A settling PRP should carefully review the Bernstein opinion for guidance on the impact of specific settlement language. The court suggested that finality could be achieved through language stating that upon signature, the EPA or state agency would "not sue or take administrative action that would impose additional liability" on the settling PRP. Conversely, the court's opinion suggests that a disclaimer of liability (a common provision in settlement agreements) might indicate that the resolution of liability is not final.
The Bernstein opinion leaves some questions open, however, chief among them whether other language might suffice to "resolve" the PRP's liability. The Seventh Circuit's amended opinion noted that this is "ultimately a case-specific question dependent on the terms of the settlement before the court." Both EPA and PRPs may have good reasons to make CERCLA settlements conditional on future performance or to include a disclaimer of liability, and all parties will need to consider how the precise language may play out in light of the Bernstein opinion. Another question is what happens if a "conditional" settlement is fulfilled during the litigation of a cost recovery action? These issues will need to be addressed in future cases.
For now, PRPs negotiating settlements with EPA or other agencies should be mindful that simply inking a settlement will not necessarily resolve their liability for purposes of CERCLA cost recovery and contribution actions.

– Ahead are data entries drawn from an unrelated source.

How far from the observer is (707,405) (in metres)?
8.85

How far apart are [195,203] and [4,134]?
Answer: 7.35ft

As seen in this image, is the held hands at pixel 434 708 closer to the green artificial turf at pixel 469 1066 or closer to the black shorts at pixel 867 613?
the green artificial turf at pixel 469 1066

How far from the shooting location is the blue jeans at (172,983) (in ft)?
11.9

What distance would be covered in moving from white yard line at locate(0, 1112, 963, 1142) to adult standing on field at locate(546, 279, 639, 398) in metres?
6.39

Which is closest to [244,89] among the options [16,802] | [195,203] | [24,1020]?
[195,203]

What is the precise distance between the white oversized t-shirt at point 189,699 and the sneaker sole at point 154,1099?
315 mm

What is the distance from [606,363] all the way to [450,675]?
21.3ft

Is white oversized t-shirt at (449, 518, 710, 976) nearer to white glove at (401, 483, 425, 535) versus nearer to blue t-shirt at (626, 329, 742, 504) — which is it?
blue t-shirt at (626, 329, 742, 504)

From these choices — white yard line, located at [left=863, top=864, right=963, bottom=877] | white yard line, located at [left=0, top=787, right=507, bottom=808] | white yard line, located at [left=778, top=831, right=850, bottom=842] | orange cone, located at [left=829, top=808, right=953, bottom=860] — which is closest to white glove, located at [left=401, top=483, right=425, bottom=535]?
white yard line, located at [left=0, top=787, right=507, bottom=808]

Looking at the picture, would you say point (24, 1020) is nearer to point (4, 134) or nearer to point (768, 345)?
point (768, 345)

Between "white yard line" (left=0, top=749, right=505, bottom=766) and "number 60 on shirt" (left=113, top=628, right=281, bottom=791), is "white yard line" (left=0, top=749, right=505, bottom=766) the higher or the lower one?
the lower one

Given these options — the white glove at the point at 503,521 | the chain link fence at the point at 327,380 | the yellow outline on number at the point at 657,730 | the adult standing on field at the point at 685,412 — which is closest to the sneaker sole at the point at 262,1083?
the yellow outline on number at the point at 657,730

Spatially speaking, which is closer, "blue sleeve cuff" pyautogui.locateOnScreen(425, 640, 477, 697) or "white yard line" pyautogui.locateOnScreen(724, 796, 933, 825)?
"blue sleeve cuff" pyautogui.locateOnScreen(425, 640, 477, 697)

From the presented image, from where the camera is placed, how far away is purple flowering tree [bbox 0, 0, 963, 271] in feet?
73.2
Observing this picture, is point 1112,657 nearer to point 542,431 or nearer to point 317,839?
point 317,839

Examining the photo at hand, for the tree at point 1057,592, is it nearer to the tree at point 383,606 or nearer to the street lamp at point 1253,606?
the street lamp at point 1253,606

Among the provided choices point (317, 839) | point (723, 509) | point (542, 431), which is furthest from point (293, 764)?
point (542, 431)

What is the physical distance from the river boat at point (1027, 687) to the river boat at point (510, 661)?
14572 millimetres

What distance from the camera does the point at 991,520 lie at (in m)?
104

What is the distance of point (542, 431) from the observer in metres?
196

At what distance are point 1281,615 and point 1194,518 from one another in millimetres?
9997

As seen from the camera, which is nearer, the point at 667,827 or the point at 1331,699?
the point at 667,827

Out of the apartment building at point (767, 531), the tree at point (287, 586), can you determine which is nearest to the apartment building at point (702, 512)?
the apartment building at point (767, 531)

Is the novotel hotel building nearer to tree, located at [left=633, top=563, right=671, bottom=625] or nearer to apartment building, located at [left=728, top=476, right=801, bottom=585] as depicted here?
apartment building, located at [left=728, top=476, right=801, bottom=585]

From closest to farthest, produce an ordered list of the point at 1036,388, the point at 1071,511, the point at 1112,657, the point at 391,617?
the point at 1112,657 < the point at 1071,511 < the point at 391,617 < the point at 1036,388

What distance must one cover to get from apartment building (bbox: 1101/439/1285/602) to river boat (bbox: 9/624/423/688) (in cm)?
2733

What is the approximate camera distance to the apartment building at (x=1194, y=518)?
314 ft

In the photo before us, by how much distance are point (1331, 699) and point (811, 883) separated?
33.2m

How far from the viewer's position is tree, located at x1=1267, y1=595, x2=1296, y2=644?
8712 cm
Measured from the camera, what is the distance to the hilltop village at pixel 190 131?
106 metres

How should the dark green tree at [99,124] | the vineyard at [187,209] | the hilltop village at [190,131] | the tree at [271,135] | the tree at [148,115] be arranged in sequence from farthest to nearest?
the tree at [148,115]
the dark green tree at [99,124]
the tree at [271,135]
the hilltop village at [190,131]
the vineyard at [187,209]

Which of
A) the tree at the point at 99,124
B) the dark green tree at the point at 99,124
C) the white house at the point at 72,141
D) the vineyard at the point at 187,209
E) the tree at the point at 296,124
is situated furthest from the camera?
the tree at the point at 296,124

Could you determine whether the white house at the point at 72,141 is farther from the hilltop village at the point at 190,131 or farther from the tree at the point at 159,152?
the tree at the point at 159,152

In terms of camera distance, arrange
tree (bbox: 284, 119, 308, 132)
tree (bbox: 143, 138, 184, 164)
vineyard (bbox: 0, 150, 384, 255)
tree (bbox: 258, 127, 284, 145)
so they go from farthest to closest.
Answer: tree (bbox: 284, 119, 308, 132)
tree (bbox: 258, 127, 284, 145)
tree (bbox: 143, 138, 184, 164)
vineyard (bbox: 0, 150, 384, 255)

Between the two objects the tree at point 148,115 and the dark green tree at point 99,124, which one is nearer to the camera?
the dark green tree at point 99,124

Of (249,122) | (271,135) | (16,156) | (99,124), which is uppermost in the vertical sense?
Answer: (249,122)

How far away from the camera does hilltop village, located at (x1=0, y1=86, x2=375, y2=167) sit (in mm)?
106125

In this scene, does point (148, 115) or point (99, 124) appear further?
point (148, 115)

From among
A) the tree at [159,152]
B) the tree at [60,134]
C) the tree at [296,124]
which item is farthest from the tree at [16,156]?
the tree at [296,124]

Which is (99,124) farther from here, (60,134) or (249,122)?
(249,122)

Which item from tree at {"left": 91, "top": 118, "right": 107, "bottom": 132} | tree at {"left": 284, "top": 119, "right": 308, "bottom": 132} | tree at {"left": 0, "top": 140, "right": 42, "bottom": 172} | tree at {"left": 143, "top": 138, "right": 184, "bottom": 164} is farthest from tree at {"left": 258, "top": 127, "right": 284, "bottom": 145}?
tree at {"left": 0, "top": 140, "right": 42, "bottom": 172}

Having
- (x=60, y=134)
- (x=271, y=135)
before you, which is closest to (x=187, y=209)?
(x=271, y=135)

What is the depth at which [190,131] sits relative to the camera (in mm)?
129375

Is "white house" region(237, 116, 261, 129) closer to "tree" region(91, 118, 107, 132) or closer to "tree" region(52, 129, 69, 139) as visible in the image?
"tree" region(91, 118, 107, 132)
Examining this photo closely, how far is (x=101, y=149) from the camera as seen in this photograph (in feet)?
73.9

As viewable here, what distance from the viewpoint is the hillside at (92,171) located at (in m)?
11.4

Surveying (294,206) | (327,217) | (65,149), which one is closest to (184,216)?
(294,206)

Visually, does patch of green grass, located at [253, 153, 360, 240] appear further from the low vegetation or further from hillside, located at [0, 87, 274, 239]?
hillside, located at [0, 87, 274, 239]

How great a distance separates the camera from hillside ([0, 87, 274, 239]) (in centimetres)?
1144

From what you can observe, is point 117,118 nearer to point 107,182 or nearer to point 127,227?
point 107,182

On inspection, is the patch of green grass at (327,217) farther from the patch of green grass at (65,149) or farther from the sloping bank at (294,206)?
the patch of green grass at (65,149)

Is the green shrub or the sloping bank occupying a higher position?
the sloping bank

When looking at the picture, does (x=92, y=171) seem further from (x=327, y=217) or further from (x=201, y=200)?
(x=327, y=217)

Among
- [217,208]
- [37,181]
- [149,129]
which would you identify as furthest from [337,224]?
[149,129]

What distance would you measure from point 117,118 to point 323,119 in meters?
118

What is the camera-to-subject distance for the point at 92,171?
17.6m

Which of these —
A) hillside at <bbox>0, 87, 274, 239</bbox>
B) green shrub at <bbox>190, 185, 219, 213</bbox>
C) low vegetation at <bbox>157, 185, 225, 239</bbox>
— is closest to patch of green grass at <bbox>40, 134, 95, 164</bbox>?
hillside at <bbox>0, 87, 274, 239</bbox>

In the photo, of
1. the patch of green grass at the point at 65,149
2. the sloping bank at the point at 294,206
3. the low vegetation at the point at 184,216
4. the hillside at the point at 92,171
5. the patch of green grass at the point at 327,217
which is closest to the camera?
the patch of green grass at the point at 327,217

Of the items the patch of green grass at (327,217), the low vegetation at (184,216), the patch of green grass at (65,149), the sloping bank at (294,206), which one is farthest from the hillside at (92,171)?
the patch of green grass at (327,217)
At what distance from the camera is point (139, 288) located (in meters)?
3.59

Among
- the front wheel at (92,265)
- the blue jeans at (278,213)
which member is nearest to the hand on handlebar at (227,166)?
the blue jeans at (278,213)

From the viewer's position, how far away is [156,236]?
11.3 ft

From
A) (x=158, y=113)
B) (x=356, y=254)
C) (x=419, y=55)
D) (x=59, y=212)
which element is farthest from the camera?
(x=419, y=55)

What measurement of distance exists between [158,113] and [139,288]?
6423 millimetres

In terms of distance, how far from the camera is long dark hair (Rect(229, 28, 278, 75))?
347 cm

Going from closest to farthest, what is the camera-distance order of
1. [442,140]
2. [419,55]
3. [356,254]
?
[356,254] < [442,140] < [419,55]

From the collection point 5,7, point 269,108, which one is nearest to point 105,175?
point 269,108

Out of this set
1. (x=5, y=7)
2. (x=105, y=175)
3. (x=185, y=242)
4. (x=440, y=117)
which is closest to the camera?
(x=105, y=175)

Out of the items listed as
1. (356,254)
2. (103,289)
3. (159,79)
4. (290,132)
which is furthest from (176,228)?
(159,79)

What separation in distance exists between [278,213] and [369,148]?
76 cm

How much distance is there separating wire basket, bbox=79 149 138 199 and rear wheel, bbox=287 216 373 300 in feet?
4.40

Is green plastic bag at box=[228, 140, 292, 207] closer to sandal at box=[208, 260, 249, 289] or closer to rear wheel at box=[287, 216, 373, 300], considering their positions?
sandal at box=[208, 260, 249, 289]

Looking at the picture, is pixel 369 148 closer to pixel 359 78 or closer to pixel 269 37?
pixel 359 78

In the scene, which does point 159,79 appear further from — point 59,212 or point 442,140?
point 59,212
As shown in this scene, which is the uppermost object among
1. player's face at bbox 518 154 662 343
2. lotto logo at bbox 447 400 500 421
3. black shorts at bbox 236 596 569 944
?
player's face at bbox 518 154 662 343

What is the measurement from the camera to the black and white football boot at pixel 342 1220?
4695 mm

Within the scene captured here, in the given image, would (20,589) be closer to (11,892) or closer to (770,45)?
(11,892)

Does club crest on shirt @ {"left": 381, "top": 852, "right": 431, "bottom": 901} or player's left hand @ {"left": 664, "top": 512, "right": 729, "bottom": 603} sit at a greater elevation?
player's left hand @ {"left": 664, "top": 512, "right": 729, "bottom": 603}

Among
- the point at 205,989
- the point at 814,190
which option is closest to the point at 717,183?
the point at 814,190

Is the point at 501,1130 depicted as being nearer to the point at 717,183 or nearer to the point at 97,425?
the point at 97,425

In addition, PRPs considering bringing claims against other PRPs should carefully consider whether to plead cost recovery or contribution (or perhaps both), lest they find out years later that, because the wrong claim was pled, they are barred from asserting the correct claim.
UPDATE: The U.S. Supreme Court denied certiorari review of this case on January 27, 2014, meaning that the Seventh Circuit’s opinion will remain controlling law in the circuit for the foreseeable future.